─── Selection

Oi.
Being a mother to a willful and adventerous teen is a lot of agony, along with the genuinely good and amazing stuff, of course.
This last week I've just been served the agony slice of parenting a strong-willed teen, and it has taxed me greatly.
Raven ran away Tuesday.
He said being around me made him "feel like shit".
I said I was not going to stop getting on him for skipping school every day and treating me with disrespect, and I was pleased that his conscience was healthy enough to feel guilty for such foolish and irresponsible choices.
I also pointed out that I love him and think he's an awesome and amazing boy, with skills in every area he attempts, and with great potential. I let him know I don't think he's worthless, I love him greatly, I want him to be happy and succeed, and I will work to help him do so. He didn't like that response, and I am unwilling to stop parenting him just because he doesn't like to be parented.
Tomorrow is Easter, and my family, as well as Raven and myself alone, have several enjoyable traditions that Raven has always really loved- more than I do- which is why I keep them up.
He decided that going without them was too much, and that he needs to come home so he doesn't miss them. But there is a concert he wants to attend tonight, so he wants to come home afterwards. Okay, I can understand that.
I let him know that if he comes home this soon- before I think he's really learned the lesson of how hard it can be to live without parental support- he had better be commited to remaining here until he moves out in a congenial way- no more running away when he doesn't get his way or feels frustrated with my rules. I also let him know that I am not bothering with the usual Easter stuff if he's not home tonight- after the show is fine- but tomorrow is too late to kiss butt effectively. I have been wronged and I will not let that go.
I am not convinced of his having learned the lesson yet. I think he's going to bolt again, as soon as things get hard. I can't in my right mind though, forbid him from returning just because I don't trust his sincerity, can I?

──────
─── Material

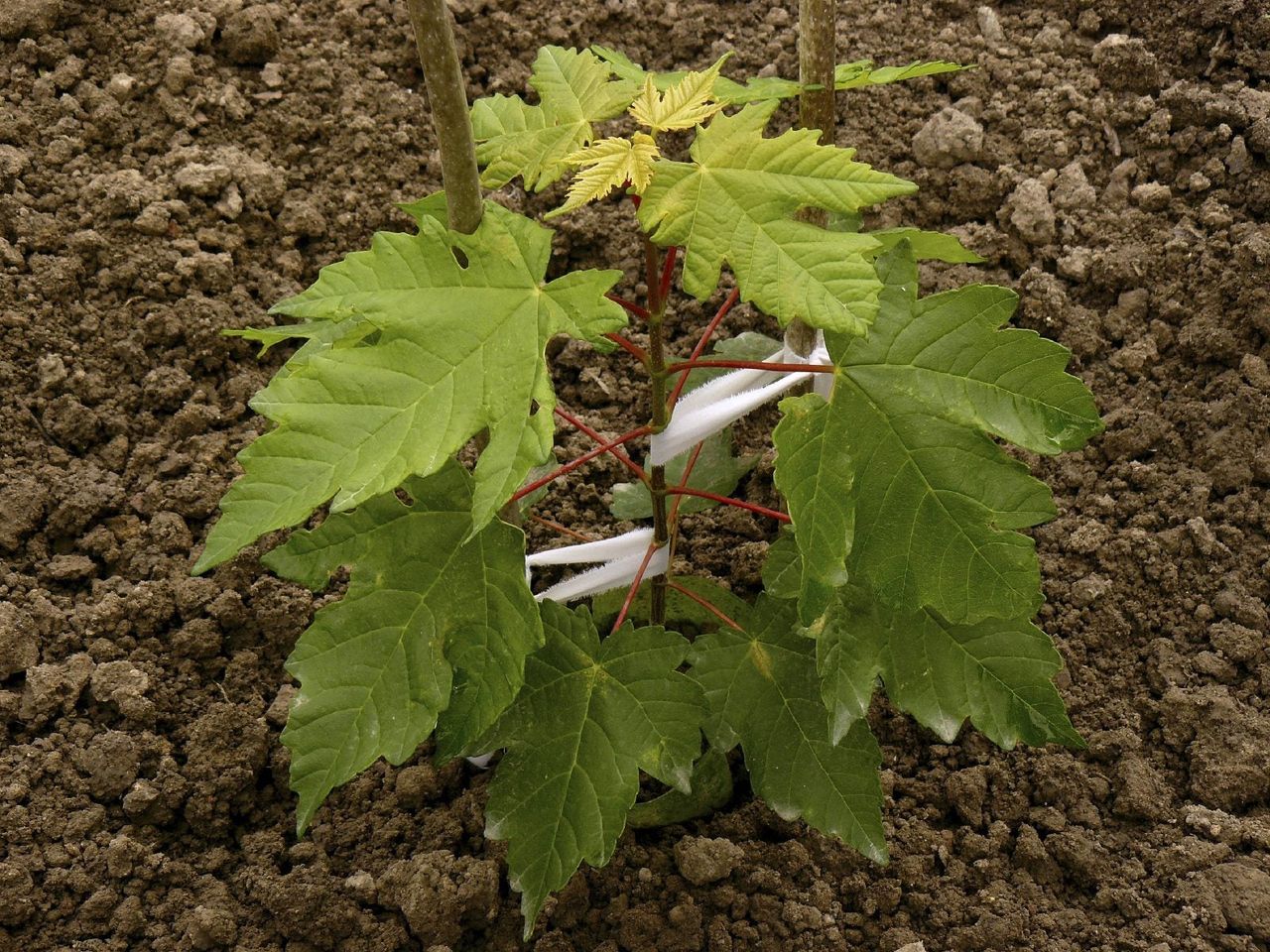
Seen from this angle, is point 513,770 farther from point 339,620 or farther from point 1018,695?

──────

» What is required
Write out the passage of the post about a runaway teen between "I said I was" and "keep them up.", inclusive. This material isn't needed for the work here.

» Expected output
I said I was not going to stop getting on him for skipping school every day and treating me with disrespect, and I was pleased that his conscience was healthy enough to feel guilty for such foolish and irresponsible choices.
I also pointed out that I love him and think he's an awesome and amazing boy, with skills in every area he attempts, and with great potential. I let him know I don't think he's worthless, I love him greatly, I want him to be happy and succeed, and I will work to help him do so. He didn't like that response, and I am unwilling to stop parenting him just because he doesn't like to be parented.
Tomorrow is Easter, and my family, as well as Raven and myself alone, have several enjoyable traditions that Raven has always really loved- more than I do- which is why I keep them up.